Job> Output these lines exactly, from the line containing "How far is point" through the end of the records, both ends included.

* * * * * * *

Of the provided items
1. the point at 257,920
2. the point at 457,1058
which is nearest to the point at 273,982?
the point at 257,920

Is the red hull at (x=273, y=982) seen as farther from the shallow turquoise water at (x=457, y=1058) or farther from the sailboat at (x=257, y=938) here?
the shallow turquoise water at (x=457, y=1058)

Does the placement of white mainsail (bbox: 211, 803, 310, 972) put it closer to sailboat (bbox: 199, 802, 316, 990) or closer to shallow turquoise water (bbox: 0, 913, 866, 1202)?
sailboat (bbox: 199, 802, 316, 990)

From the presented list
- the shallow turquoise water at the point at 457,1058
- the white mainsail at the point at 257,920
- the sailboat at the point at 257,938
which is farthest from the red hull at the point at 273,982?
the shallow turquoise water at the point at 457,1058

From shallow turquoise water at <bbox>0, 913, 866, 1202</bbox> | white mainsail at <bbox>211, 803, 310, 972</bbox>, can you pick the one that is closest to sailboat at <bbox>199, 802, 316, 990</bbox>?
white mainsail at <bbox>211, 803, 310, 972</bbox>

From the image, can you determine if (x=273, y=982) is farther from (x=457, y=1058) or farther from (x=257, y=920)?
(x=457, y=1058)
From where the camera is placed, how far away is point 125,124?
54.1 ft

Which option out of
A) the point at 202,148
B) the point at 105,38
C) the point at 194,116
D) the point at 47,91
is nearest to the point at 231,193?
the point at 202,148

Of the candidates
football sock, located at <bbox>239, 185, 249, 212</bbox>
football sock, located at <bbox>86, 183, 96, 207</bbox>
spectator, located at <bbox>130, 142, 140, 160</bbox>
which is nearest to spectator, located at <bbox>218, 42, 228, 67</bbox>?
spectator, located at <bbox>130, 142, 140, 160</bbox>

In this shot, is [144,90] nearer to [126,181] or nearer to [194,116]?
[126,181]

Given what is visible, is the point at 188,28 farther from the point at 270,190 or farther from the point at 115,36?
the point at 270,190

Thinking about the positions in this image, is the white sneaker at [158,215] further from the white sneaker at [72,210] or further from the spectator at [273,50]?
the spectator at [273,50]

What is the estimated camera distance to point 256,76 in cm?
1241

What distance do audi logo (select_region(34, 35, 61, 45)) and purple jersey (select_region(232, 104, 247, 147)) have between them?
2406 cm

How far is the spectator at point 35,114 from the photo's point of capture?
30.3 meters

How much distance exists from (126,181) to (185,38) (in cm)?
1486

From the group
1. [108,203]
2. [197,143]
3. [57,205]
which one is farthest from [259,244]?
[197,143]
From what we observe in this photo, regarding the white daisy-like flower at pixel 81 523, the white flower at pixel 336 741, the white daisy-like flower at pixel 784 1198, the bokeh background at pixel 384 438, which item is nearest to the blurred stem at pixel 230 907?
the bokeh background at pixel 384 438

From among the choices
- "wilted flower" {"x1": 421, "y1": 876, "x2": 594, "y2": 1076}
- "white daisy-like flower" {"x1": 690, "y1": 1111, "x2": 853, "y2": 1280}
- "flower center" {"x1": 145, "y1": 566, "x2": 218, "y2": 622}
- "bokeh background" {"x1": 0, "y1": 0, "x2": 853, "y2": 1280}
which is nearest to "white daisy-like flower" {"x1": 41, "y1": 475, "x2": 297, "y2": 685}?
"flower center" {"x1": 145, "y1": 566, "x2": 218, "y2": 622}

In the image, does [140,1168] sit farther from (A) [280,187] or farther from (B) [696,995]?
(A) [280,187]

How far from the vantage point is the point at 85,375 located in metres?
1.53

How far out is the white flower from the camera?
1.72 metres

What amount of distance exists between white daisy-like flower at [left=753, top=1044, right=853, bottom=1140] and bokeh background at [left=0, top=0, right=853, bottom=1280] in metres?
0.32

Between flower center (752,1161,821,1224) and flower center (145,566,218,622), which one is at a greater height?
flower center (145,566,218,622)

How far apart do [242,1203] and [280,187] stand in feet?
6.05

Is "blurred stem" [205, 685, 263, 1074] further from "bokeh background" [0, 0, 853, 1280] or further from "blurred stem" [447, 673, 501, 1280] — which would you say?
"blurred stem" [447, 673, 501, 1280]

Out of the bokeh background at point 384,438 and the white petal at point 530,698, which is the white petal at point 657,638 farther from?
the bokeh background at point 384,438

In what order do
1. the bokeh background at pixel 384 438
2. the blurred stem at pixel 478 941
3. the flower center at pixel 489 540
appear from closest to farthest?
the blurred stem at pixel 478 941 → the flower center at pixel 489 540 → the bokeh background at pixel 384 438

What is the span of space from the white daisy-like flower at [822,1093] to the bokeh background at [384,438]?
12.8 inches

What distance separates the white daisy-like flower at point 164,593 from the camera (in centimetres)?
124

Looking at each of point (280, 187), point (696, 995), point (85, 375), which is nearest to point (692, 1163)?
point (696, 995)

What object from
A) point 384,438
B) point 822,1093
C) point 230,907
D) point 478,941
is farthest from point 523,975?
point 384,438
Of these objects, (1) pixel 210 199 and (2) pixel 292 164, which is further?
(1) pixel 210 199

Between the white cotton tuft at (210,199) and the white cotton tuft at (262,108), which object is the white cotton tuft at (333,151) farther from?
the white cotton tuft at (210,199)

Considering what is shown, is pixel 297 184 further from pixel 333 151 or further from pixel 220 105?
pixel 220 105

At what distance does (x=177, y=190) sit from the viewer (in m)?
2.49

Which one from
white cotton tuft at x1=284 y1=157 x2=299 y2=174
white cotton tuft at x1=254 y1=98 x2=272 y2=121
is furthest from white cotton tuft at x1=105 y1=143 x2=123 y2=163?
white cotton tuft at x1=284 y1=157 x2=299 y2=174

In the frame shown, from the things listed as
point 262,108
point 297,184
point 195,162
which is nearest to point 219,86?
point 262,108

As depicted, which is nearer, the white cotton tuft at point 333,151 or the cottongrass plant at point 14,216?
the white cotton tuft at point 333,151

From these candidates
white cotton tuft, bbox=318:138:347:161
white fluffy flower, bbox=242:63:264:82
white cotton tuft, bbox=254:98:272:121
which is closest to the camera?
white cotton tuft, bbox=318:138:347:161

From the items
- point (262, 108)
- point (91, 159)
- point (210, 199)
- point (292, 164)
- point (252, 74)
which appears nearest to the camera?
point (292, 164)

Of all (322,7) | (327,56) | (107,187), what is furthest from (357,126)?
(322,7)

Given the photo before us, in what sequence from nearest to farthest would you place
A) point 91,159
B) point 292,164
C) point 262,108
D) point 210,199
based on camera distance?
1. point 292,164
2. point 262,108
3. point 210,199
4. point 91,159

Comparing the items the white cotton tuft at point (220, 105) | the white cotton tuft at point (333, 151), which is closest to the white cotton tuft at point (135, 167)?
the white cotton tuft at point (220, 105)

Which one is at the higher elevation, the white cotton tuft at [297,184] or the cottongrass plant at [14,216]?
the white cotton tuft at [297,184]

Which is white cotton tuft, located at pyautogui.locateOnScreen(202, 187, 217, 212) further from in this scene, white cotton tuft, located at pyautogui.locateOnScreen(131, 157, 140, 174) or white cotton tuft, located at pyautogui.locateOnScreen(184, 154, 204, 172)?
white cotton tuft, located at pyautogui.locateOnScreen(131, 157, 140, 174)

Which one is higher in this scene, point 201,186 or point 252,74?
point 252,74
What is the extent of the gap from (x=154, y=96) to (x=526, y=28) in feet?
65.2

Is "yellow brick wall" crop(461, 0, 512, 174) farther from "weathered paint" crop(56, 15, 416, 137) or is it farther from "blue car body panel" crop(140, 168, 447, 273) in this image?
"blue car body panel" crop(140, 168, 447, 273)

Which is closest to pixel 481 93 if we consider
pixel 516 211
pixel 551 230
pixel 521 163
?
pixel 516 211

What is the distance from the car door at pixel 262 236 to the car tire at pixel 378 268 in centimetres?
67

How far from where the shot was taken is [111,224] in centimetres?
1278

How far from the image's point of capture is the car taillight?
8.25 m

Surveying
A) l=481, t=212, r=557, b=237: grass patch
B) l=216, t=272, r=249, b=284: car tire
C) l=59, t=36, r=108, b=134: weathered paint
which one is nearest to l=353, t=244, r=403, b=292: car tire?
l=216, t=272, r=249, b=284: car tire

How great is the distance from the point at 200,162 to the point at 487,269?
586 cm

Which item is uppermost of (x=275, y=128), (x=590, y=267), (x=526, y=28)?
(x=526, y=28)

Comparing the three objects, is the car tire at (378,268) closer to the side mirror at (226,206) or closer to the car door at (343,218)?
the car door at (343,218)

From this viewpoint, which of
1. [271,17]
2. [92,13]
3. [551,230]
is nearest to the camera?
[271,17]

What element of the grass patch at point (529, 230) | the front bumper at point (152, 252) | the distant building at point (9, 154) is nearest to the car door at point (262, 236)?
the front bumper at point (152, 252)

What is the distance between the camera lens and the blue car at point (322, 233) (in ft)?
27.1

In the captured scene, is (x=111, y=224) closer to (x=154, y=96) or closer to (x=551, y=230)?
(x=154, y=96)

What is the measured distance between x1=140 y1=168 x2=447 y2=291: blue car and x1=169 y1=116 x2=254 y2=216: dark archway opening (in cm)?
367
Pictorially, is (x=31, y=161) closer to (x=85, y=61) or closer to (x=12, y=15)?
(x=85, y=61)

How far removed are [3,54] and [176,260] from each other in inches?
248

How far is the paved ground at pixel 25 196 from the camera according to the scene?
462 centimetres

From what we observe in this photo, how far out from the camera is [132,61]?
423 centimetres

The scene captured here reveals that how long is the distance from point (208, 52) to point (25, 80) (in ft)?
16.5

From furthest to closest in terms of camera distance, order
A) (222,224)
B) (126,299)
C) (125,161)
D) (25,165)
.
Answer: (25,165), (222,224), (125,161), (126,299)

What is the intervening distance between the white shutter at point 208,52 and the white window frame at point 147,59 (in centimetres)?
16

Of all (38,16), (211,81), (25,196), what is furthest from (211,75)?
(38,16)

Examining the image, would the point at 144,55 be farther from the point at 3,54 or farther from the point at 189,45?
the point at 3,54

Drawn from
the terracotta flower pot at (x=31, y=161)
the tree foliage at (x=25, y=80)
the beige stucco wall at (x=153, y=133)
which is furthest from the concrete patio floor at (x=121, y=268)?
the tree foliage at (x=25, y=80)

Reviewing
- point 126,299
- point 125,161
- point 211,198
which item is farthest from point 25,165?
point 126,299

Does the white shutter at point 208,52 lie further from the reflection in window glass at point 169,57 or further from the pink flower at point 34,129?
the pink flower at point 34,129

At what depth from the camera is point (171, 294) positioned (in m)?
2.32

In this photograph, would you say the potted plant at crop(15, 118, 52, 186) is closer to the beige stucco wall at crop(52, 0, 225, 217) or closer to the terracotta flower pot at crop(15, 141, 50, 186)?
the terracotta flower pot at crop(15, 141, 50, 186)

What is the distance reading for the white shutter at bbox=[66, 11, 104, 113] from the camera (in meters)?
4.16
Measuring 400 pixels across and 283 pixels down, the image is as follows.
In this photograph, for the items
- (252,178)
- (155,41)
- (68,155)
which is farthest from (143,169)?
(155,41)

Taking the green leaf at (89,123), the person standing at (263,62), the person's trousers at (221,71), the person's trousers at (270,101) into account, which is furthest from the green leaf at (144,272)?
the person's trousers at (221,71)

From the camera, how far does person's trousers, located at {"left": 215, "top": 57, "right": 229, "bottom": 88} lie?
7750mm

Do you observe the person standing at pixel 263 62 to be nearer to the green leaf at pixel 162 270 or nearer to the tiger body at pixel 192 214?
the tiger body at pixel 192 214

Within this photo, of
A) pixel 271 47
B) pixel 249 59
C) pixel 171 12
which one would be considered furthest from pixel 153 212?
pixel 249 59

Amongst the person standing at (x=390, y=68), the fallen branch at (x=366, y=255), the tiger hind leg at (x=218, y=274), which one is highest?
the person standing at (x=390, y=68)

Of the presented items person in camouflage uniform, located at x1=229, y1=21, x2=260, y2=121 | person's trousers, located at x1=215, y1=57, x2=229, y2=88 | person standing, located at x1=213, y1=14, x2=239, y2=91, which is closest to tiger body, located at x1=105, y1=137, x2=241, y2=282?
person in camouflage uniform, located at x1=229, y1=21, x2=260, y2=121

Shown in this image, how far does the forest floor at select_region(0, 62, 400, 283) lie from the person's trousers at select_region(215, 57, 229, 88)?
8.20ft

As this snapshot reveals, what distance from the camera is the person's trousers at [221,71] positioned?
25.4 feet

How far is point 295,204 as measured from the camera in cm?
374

* * * * * * *

The response>
How far is point 295,204 as measured from the camera in cm?
374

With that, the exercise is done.